**ASSIGNED TASK 1:**
In the mailing list post about slow open and chdir calls, what hardware and operating system do the NFS servers use?
**ASSIGNED TASK 2:**
Carry on the mailing list post about slow open and chdir calls from its final line.

**QUOTED PASSAGE:**

2009-02-16 08:29:57

by Carsten Aulbert

[permalink] [raw]
Subject: Tracing down 250ms open/chdir calls

Hi all,

sorry in advance for this vague subject and also the vague email, I'm
trying my best to summarize the problem:

On our large cluster we sometimes encounter the problem that our main
scheduling processes are often in state D and in the end not capable
anymore of pushing work to the cluster.

The head nodes are 8 core boxes with Xeon CPUs and equipped with 16 GB
of memory, when certain types of jobs are running we see system loads of
about 20-30 which might go up to 80-100 from time to time. Looking at
the individual cores they are mostly busy with system tasks (e.g. htop
shows 'red' bars).

stat -tt -c showed that several system calls of the scheduler take a
long time to complete, most notably open and chdir which took between
180 and 230ms to complete (during our testing). Since most of these open
and chdir are via NFSv3 I'm including that list as well. The NFS servers
are Sun Fire X4500 boxes running Solaris 10u5 right now.

A standard output line looks like:
93.37 38.997264 230753 169 78 open

i.e. 93.37% of the system-related time was spend in 169 successful open
calls which took 230753us/call, thus 39 wall clock seconds were spend in
a minute just doing open.

We tried several things to understand the problem, but apart from moving
more files (mostly log files of currently running jobs) off NFS we did
not move far ahead so far. On
https://n0.aei.uni-hannover.de/twiki/bin/view/ATLAS/H2Problems
we have summarized some things.

With the help of 'stress' and a tiny program just doing open/putc/close
into a single file, I've tried to get a feeling how good or bad things
are when compared to other head nodes with different tasks/loads:

https://n0.aei.uni-hannover.de/twiki/bin/view/ATLAS/OpenCloseIotest

(this test may or may not help in the long run, I'm just poking into the
dark).

Now my questions:

* Do you have any suggestions how to continue debugging this problem?
* Does anyone know how to improve the situation? Next on my agenda would
be to try different IO algorithms, any hints which ones should be good
for such boxes?
* I guess I missed vital information. please let me know if you need
more information of the system

Please Cc me from linux-kernel, I'm only on the other two addressed lists.

**EXTRACTED MATERIAL:**
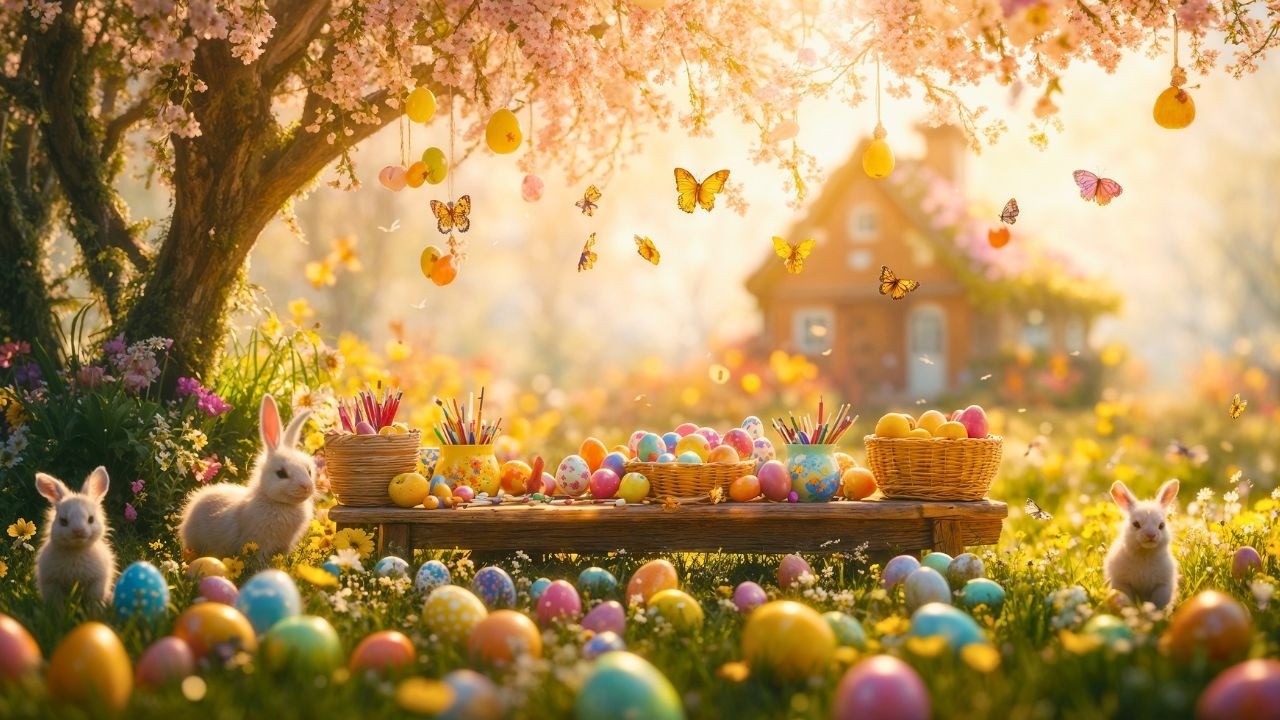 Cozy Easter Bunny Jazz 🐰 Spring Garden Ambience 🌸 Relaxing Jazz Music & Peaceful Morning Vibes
==
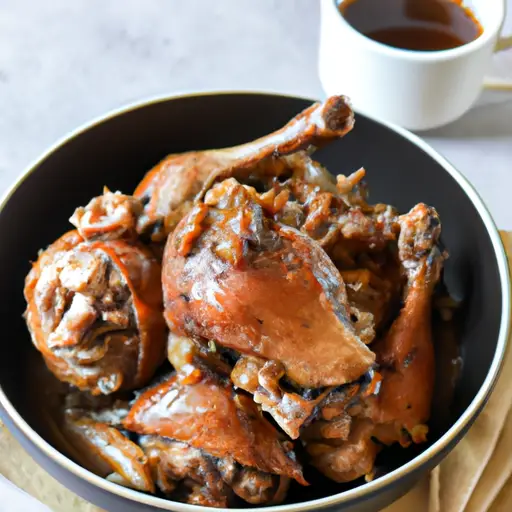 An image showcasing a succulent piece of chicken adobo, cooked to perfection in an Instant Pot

**RESPONSE AREA 1:**
Sun Fire X4500 boxes running Solaris 10u5.

**RESPONSE AREA 2:**
Cheers and a lot of TIA

Carsten

--
Dr. Carsten Aulbert - Max Planck Institute for Gravitational Physics
Callinstrasse 38, 30167 Hannover, Germany
Phone/Fax: +49 511 762-17185 / -17193
http://www.top500.org/system/9234 | http://www.top500.org/connfam/6/list/31


2009-02-16 13:34:02

by Joe Landman

[permalink] [raw]
Subject: Re: Tracing down 250ms open/chdir calls

Carsten Aulbert wrote:
> Hi all,
>
> sorry in advance for this vague subject and also the vague email, I'm
> trying my best to summarize the problem:
>
> On our large cluster we sometimes encounter the problem that our main
> scheduling processes are often in state D and in the end not capable
> anymore of pushing work to the cluster.

Hi Carsten

Are you using a "standard" cluster scheduler (SGE, PBS, ...) or a
locally written one?

> The head nodes are 8 core boxes with Xeon CPUs and equipped with 16 GB
> of memory, when certain types of jobs are running we see system loads of
> about 20-30 which might go up to 80-100 from time to time. Looking at
> the individual cores they are mostly busy with system tasks (e.g. htop
> shows 'red' bars).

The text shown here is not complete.